> **AIM OF THE TASK**
Required from the data below: the exact lines starting at the line containing "El nuevo logo" and ending at the line containing "Pink Polka Dot", with both ends kept and all pictures dropped.

[[ RECORD EXCERPTS open ]]

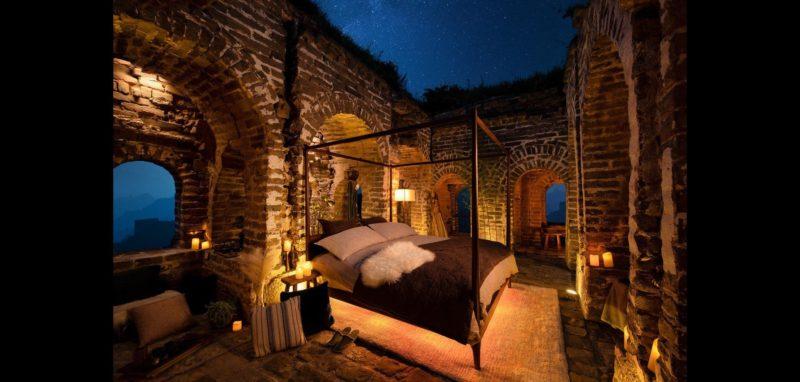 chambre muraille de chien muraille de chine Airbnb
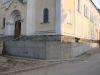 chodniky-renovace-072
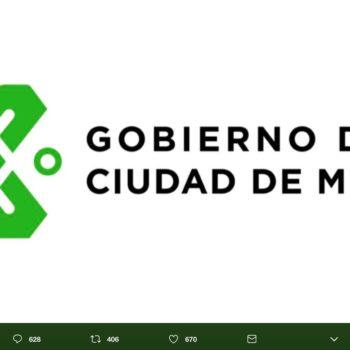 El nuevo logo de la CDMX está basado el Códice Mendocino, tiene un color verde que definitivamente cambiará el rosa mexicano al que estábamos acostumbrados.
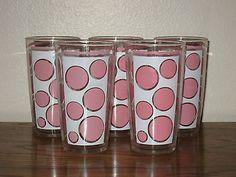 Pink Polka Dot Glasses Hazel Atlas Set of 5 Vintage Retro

[[ RECORD EXCERPTS closed ]]
[[ RECORD EXCERPTS open ]]

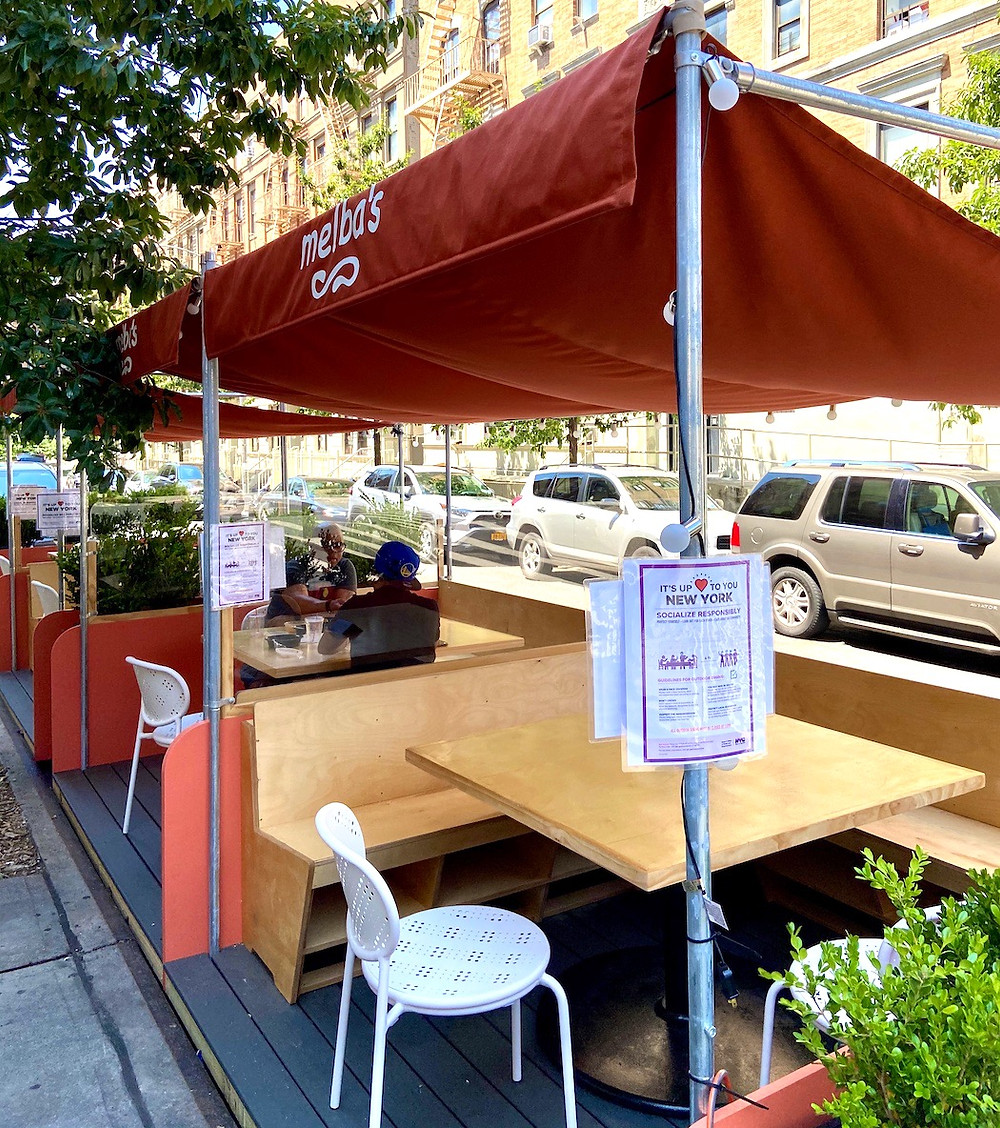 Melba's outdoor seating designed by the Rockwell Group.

[[ RECORD EXCERPTS closed ]]

> **OUTPUT FOR THIS TASK**
 El nuevo logo de la CDMX está basado el Códice Mendocino, tiene un color verde que definitivamente cambiará el rosa mexicano al que estábamos acostumbrados.
 Pink Polka Dot Glasses Hazel Atlas Set of 5 Vintage Retro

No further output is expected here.